Follow our step-by-step instructions, plus tips and tricks, for successfully installing an unflanged wood window.
traditional white bathroom

Installing a window isn't difficult, just make sure you understand what type of window you're working with. These instructions are for a window with no nailing flange. Most unflanged windows are made of wood, and most have brick molding.

When ordering a window be sure to specify a jamb of the correct width. If your walls have 2x4 studs and 1/2-inch exterior sheathing, the jambs should be 3 5/8 inches wide (the extra 1/8 inch allows for imperfections). For a wall with 2x6 studs, a jamb width of 5 5/8 inches is correct.

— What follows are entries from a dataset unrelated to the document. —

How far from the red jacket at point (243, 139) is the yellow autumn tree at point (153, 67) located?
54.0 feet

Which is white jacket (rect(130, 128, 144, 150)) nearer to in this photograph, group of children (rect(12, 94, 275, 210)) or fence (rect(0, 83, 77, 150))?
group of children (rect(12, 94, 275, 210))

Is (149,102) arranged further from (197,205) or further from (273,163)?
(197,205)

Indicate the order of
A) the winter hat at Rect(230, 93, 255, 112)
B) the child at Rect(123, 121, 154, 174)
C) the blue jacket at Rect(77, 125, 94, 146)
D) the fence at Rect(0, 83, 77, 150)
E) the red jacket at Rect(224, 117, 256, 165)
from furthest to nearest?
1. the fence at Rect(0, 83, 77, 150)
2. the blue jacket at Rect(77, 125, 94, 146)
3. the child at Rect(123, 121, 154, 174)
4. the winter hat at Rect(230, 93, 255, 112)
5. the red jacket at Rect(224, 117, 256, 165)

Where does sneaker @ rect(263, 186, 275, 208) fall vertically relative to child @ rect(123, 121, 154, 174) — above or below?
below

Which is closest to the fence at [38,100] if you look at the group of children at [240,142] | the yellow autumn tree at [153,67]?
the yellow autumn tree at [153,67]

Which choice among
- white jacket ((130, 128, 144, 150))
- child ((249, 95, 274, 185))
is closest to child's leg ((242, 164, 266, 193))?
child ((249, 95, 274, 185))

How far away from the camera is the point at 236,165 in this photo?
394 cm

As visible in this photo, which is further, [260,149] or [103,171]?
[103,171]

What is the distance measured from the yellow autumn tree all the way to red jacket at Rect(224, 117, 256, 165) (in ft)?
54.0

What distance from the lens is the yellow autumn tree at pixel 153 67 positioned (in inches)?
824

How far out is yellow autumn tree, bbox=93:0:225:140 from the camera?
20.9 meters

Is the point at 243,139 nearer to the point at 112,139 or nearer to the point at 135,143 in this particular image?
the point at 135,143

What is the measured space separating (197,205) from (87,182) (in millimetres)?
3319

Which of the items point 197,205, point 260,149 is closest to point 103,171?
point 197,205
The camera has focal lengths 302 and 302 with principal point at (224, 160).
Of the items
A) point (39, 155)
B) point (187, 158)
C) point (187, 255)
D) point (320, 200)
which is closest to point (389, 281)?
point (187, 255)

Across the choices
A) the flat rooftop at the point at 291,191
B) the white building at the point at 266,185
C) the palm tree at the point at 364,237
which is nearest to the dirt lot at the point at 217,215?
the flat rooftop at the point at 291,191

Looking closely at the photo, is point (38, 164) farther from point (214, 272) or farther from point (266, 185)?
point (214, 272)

Unpack the window and inspect it before installing. Make sure all the weatherstripping is in good shape and the mechanisms and sashes operate smoothly.

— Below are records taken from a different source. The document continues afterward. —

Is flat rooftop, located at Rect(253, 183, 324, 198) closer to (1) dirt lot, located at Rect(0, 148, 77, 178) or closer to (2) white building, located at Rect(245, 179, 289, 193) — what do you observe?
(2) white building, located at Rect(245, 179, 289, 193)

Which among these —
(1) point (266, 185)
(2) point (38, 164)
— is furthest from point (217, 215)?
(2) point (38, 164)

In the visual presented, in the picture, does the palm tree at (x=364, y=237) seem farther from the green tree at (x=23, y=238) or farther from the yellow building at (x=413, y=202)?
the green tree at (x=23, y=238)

Check with your building department to find which method of wrapping the opening is preferred; some departments have stringent requirements.

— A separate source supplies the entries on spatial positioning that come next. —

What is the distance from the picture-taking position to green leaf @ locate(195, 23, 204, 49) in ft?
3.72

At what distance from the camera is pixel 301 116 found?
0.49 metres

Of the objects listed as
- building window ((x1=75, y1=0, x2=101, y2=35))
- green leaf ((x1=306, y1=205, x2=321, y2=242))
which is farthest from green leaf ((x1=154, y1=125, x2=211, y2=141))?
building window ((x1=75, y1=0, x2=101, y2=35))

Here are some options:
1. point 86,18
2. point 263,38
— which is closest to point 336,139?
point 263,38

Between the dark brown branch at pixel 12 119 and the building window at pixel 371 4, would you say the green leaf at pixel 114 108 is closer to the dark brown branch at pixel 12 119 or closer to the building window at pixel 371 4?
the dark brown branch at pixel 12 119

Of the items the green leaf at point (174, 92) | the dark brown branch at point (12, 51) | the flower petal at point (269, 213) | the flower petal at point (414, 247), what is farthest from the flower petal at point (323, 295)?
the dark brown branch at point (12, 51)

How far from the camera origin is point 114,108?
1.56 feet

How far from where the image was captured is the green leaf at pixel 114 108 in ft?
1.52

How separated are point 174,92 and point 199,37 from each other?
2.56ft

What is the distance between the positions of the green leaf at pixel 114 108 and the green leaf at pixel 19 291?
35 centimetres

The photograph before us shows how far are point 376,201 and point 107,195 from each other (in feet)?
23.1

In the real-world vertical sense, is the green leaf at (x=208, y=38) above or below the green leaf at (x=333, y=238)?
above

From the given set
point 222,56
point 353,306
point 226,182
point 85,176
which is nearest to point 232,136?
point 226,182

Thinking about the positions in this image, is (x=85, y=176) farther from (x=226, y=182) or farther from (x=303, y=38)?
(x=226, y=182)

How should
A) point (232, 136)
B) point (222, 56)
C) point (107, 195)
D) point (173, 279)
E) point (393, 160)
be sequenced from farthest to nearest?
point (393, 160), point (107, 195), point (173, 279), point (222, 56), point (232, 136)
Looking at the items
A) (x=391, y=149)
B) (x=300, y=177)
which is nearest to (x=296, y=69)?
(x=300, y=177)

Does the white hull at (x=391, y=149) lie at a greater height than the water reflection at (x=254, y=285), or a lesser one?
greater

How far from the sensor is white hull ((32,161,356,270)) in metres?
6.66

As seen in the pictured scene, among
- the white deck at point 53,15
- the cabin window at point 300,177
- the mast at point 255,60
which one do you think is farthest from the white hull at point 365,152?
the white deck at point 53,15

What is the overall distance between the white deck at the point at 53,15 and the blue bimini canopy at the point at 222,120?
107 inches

Once the opening is framed, expect to spend about 3 hours sealing the opening and installing a window and its exterior trim. Also allow time for finishing the interior wall and installing interior trim.

  • Working time 3 hrs
  • Start to finish 8 hrs
  • Difficulty Kind of Easy
  • Involves Driving Nails, Installing Insulation

What you need


How to do it

Part 1

Step 1

Cover Rough Opening

Cut strips of roofing felt or building wrap and cover the bottom of the rough opening. Later you will install additional wrapping and/or flashing.

Editor's Tip
Editor's Tip

If you have a brick wall, hire a professional mason to cut the opening for you. The window attaches to the wood framing behind the brick veneer with metal masonry clips. You'll have to purchase the clips separately and attach them to your window jamb with deck screws.

Step 2

Temporarily Set Window

Set the window temporarily in place, check for level, and shim the bottom as needed. If your window calls for installing a thick flashing with a piece of plywood at the bottom install it first or raise the window by the same thickness.

Step 3

Tap in Shims

Tap in shims at the sides, checking for plumb as you go. Don't wedge the shims too tightly, or the jambs will warp. Use the level as a straightedge to confirm that the jamb has not warped.

Step 4

Adjust Shims

Make sure the window operates smoothly with the shims in place. Watch the alignment of the sash against the jambs as you move it. Adjust the shims as needed.

Step 5

Tack Nails or Screws

Tack (partially drive) nails or screws near the shims to hold the window temporarily in place.

Step 6

Mark and Cut Siding

On the outside, trace around the brick molding to mark the siding for cutting. Cut the siding.

Step 7

Install Flashing

Pry back the siding and install the felt, building wrap, or self-adhesive flashing. Cut pieces of felt or self-adhesive flashing to fit along the sides. Slip them in behind the siding, fold them over the studs, and staple. Cut a piece 6 inches longer than the width of the opening and install it the same way. Cut slits at the corners.

Editor's Tip
Editor's Tip

Newer building techniques have specific requirements for flashing a window. In general the upper pieces should overlap the lower pieces so water can flow downward without seeping in. When installing a window in new construction (left), the building wrap overlaps the self-stick flashing. In a remodel situation (right), a simpler arrangement is often used. Self-stick flashing is installed to the bottom, then the sides, then the top. Finally small pieces of flashing are applied over the V-shaped gaps at the corners.

Step 8

Cover Slits with Felt

The slits cut on all four corners create V-shaped openings in the felt or flashing. Cover these with small pieces of felt or self-stick flashing.

Step 9

Install Drip Cap Flashing

If your window calls for it, use tin snips to cut a piece of metal drip cap flashing and slip it under the felt at the header.

Step 10

Set Window in Place

Set the window back in place, with the brick molding tight against the felt or flashing. Inside, the front of the jambs should be flush with the finished wall. (Where you have not yet installed new drywall, the jambs should be 1/2 inch proud of the framing.)

Step 11

Shim and Check for Level

Again shim the bottom and sides, check for level and square, and check that the window operates smoothly. Following manufacturer's directions (you may need to remove pieces of trim first), partially drive 6d finishing nails through the jambs to attach the window.

Step 12

Drive Casing Nails

Outside, drive galvanized casing nails to attach the brick molding. Caulk between the trim and the window and between the trim and the siding.

Step 13

Drive Finishing Nails

Use a nail set to drive the finishing nails slightly below the surface of the wood. Where these nails are not covered with trim, apply wood putty to the resulting holes.

Step 14

Cut Shims Flush

Use a handsaw to cut the shims flush with the studs, so you can install the drywall up against the jambs.

Step 15

Insulate Window

Gently stuff fiberglass insulation into the gaps around the jambs or fill the gaps with nonexpanding spray foam insulation. Expanding foam could warp the window frame.